The European Space Agency (ESA) yesterday celebrated the first flight of its Vega-C rocket, which is designed to deliver a greater return on customer investment in the increasingly competitive business of launching satellites into orbit.
Vega-C is an upgrade of the Vega rocket, which debuted in 2012 as a launch vehicle for deliver small payloads into space. The new rocket can carry a heavier payload than its predecessor while burning less fuel.
ESA says Vega-C will be particularly useful for launching Earth observation satellites, but it is also expected to be used as a vehicle for Space Rider, an unmanned robotic laboratory that will be the agency’s first reusable spacecraft.
The launch of the 35-meter rocket from French Guiana was twice delayed shortly before the start due to technical problems, but succeeded on the third attempt. Vega-C accelerates much faster than its big sister Ariane 5, reaching a speed of 16,000 km per hour within two minutes of launch. Ariane 5, ESA’s heavyweight workhorse, will also soon be upgraded.

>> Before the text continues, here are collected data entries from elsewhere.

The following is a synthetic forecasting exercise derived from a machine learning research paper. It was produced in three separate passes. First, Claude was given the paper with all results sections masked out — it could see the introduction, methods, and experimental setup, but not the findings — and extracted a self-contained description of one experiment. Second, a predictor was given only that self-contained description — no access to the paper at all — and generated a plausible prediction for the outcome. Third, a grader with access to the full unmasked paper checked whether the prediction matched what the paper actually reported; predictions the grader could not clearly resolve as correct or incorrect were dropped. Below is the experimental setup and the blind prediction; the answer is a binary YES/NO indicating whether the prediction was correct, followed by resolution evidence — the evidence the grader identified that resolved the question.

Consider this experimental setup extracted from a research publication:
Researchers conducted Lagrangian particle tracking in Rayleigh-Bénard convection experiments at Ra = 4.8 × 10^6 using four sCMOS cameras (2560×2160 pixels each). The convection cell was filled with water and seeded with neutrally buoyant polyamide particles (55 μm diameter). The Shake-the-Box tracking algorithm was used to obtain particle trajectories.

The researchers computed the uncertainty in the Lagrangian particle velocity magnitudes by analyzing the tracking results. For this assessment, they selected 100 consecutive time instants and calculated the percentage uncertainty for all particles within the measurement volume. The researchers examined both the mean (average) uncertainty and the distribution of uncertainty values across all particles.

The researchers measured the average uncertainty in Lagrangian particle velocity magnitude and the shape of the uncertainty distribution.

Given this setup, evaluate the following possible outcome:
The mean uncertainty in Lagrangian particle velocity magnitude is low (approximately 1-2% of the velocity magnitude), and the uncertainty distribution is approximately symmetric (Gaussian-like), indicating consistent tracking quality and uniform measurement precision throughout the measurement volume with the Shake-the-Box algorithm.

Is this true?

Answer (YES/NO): NO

The Vega-C rocket on Wednesday launched an Italian-made satellite called LARES-2, which looks like a giant disco ball and will serve as a target for a ground-based laser station, and six small cube-shaped mini-satellites from France, Italy and Slovenia that contain scientific experiments
The head of ESA has announced a number of ambitious new projects as Europe tries to compete with the US, China and new private sector rivals in the space business.
The agency is also developing another variant, Vega-E, which would use a less polluting fuel consisting of liquid oxygen and methane. This launch vehicle should be ready by 2026.